* _Makale_:
※ ※ ※

Facebook sayfamızdaki canlı yayınımıza ‘Selamunaleyküm’ diye başlamış, ‘Selamunaleyküm’ diye bitirmişti…
Sorduğumuz her soruya içtenlikle cevap vermiş, memleketteki eksiklikleri dile getirirken, rakip parti ve isimleri de incitmeden yayına devam etmişti Sayın Refik Alpaya…
Böylece kendisini ve Bingöl özelinde partisini sevdirmişti bize…
Nereli, hangi köylü ve ne iş yaptığını bilmediğim bu güzel insanla zaman zaman mini karşılaşmalarımız olurdu; ya bir camide, genelde de Gazze etkinliklerinde…
İhlaslı yaşantısı, mütevazı duruşu ve Müslümanca tavırları, onu Allah için sevmeme etken oldu.
Elbette Sayın Alpaya değil mevzumuz…
Mevzumuz; Hüda Par camiasının büyük bölümünün, işte tam da bu güzel insan gibi bir yaşantıya sahip oluşlarıdır…
Genel başkanları Sayın Zekeriya Yapıcıoğlu da aynı güzellikte, çoğu il ve ilçe başkanları da, bir çok teşkilat üyeleri de aynı ihlas ve mütevazilikte…
Meclis çalışmalarında İslam ve Kuran’a ters olan hiçbir şeye imza atmamaya çalıştıklarını da biliyoruz. Verdikleri önergelerde İslam ahkâmına susamış Şeyh Said sevdalılarının duygularına, Said-i Nursi’nin iman yoluna tercüman olurlarken, Selahaddin_i Eyyübi davasına da paralel siyaset yaparlar.
Geçen hafta, Sayın Alpaya’nın evladının düğün davetine icabet ettik.
Kadın erkek ayrıydı…
İlahiler, kasideler ile gençler Allah Allah diye zikir çekiyor, halaylar öyle içten ve coşku ile geçiyordu ki, imam hatip sıralarındaki o samimi günlerimiz aklıma gelmiş, duygulanmıştım.
Bu güzelliği, bu güzelliklere susamış din kardeşlerime ulaştırmak niyeti ile, haber sayfamda canlı yayın açtım. Sesi ve yüreği net olan yerel sanatçımız Hikmet Kıyançiçek’in eşsiz ezgileri eşliğinde, gençlerin ağızlarından yükselen İslami haykırışları on binlere duyuruyordum ki, biri gelip kulağıma, “abi canlı yayın yapıyorsun sanırım, rahatsız olanlar var” deyince, öyle üzüldüm ki, içim yandı ve o cihadi atmosferim, yerini buruk mu buruk bir hüzne çevirdi… Camiaya olan şefkatim celp ettiğinden, bozuntu ve üzüntümü çaktırmadan, yayını sonlandırıp, bir köşeye çekildim…
Rahatsız olan belki bir-iki kişiydi… Ama bu da onların imtihanıydı aslında…
Zira halayda gençlerin parmakları tevhid işareti ile şenleniyor, ağızlarından bazen Arapça “yaşasın Allah’ın askerleri’, bazen Kürtçe “bıji Allah’ın askerleri” gibi sloganlar yükseliyordu.

※ ※ ※

* _Verilen bilgiler_:
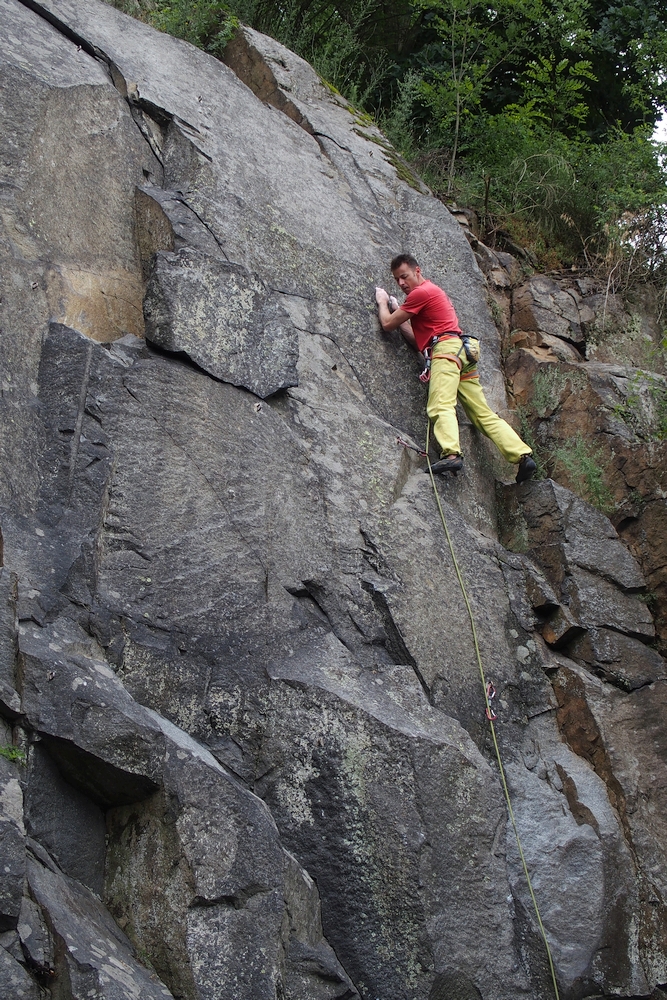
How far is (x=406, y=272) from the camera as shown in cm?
653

※ ※ ※

* _Problem gereksinimleri_: Makalede yazarın Refik Alpaya'yı Allah için sevmesine etken olduğu belirtilen özelliklerin hepsini sıralayın.

* _Çözüm_: İhlaslı yaşantısı, mütevazı duruşu ve Müslümanca tavırları.